Business Day

Final act in seven-year Taylor trial

- ROD MAC-JOHNSON Sapa-AFP

VICTIMS of the bloody regime of Liberian warlord Charles Taylor spoke of their relief after his 50year jail term for war crimes and crimes against humanity in Sierra Leone was upheld by an internatio­nal court yesterday.

The final verdict by the United Nations-backed Special Court for Sierra Leone draws a line under the seven-year trial of the 65-yearold former Liberian president, sentenced in May last year for “some of the most heinous crimes in human history”.

“The message for sitting heads of state not only in Africa but beyond is that when you are in power you must exercise it judiciousl­y, have respect for the rule of law and human rights and uphold the dignity of others,” said Sierra Leone government spokesman Abdulai Bayraytay.

About 100 people, including human rights activists and survivors of the Sierra Leone civil war, watched a live broadcast of the ruling in the capital, Freetown. The former warlord is likely to spend the rest of his life behind bars, possibly in a British jail.

He sparked a 13-year civil war in his own country when he led a rebellion in 1989 to oust President Samuel Doe, which deteriorat­ed into one of Africa’s bloodiest conflicts.
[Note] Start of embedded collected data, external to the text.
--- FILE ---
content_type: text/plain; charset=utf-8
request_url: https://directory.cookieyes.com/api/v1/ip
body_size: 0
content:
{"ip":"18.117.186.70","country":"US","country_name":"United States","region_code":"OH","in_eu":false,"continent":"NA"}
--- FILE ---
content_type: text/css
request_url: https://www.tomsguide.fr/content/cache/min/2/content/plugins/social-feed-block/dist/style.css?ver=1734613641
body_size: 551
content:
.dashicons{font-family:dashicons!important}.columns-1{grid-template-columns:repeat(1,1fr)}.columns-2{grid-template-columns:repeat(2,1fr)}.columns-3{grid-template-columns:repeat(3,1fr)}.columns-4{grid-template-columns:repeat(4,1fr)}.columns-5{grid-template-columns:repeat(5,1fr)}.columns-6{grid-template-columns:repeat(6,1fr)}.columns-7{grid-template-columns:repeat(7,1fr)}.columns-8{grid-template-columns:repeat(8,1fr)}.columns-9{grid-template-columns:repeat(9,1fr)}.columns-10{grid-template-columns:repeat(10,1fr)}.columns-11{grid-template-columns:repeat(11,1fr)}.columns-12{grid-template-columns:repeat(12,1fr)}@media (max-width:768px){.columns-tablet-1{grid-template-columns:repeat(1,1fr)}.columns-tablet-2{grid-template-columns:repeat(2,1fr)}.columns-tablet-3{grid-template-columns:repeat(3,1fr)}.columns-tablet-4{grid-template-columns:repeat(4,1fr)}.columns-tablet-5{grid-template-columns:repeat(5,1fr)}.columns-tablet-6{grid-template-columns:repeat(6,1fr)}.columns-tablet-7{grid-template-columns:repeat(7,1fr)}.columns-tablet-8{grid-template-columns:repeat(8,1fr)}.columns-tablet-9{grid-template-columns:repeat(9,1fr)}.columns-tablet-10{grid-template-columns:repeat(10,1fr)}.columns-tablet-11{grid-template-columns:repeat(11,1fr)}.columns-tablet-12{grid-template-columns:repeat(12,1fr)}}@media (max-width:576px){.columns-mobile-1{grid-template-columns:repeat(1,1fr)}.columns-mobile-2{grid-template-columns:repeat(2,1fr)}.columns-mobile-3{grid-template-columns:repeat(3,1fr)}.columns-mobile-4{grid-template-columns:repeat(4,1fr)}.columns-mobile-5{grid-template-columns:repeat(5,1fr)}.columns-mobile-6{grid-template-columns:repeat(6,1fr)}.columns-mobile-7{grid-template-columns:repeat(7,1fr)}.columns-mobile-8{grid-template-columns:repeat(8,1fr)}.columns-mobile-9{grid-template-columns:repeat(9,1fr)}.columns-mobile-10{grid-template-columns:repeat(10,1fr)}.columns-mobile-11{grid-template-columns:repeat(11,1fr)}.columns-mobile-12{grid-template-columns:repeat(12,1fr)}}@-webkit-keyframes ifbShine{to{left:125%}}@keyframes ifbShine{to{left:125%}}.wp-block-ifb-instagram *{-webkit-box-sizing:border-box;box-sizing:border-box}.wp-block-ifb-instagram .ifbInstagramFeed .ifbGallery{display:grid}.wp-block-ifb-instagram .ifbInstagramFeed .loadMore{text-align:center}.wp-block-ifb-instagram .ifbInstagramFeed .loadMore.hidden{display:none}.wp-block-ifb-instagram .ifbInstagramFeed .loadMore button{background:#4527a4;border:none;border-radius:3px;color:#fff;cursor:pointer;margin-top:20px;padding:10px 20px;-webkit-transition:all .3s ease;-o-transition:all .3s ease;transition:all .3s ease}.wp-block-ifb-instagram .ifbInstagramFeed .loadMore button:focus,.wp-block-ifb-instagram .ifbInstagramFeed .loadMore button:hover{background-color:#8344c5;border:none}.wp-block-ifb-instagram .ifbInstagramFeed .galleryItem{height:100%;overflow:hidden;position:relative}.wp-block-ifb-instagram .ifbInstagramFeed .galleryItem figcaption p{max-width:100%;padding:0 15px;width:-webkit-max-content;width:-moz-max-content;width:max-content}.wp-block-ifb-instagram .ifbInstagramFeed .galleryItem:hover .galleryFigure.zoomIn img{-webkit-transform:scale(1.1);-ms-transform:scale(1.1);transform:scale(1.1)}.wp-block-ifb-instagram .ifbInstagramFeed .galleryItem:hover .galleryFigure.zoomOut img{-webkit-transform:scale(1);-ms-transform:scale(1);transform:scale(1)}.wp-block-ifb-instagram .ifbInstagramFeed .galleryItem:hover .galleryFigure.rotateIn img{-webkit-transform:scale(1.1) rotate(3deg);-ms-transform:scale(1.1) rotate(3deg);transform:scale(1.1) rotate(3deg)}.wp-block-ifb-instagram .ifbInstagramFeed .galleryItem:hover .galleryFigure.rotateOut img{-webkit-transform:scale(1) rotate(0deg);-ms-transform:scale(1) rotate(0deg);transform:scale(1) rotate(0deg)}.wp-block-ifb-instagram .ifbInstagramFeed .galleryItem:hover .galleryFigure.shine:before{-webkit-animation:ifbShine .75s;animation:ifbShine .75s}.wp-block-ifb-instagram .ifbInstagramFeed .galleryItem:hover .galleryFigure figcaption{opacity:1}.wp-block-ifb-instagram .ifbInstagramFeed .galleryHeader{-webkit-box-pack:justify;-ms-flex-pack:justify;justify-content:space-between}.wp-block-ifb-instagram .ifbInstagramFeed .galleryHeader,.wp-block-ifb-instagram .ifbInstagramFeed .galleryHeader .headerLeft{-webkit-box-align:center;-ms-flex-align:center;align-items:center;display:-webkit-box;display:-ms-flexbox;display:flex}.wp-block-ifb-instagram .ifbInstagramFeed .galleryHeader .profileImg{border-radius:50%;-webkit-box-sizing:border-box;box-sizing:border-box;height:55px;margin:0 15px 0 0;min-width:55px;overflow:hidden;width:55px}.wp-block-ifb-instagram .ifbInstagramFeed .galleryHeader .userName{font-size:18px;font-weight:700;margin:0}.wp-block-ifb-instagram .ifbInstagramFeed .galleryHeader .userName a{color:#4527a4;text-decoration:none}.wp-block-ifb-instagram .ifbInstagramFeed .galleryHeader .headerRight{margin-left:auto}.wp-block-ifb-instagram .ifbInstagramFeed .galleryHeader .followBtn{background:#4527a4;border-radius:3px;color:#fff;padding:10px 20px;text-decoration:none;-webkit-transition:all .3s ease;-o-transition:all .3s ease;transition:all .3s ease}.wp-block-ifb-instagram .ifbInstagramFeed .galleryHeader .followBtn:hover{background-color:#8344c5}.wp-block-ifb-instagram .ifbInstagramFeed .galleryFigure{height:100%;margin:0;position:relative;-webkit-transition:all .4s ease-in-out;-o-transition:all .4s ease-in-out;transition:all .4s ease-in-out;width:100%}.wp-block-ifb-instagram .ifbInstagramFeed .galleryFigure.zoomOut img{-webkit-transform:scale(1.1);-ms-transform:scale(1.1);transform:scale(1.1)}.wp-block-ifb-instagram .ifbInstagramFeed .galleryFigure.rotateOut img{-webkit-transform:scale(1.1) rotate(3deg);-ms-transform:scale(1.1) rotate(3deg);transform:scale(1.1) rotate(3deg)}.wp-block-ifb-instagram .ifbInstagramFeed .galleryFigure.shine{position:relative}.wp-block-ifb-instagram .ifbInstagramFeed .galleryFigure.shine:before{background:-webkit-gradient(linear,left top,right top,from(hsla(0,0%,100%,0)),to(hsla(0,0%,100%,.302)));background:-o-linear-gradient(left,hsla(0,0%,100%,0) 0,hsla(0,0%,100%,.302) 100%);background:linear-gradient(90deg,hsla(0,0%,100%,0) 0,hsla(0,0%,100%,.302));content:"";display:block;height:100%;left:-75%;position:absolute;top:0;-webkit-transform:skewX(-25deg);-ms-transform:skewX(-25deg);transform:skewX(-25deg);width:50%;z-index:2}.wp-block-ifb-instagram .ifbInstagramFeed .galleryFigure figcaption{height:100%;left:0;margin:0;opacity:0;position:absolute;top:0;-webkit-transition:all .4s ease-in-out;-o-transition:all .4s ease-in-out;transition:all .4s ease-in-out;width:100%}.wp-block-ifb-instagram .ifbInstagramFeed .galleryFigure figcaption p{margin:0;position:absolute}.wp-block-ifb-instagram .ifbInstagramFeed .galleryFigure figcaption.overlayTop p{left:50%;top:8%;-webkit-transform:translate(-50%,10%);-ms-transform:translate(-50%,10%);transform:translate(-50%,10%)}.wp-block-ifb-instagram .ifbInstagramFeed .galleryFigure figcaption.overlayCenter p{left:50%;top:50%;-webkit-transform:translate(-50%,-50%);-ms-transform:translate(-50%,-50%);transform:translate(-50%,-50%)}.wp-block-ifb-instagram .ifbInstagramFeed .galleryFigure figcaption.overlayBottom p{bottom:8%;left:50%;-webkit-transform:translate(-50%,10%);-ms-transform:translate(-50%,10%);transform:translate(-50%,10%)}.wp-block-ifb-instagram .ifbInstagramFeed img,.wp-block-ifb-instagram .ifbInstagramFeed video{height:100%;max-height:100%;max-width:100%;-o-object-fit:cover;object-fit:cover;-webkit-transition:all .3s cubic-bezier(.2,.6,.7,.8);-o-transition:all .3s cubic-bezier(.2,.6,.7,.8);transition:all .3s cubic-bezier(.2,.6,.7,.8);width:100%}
His National Patriotic Front of Liberia earned a reputation for extreme violence, conscripti­ng child soldiers and terrorisin­g citizens of certain ethnic groups.

After taking Monrovia, Taylor was elected president in 1997, but violence re-erupted in 1999 when another rebellion started and he lost control of much of the country, fleeing to Nigeria in 2003.

The conflicts killed 270,000 people, with many civilians displaced and several thousand becoming victims of atrocities, according to the United Nations.

As Liberia’s president from 1997 to 2003, Taylor supported Revolution­ary United Front rebels in Sierra Leone by supplying them with guns and ammunition as they waged a campaign of terror during a civil war that claimed 120,000 lives from 1991-2002. He was arrested and transferre­d to The Hague in 2006, where he was convicted last year of aiding and abetting the rebels.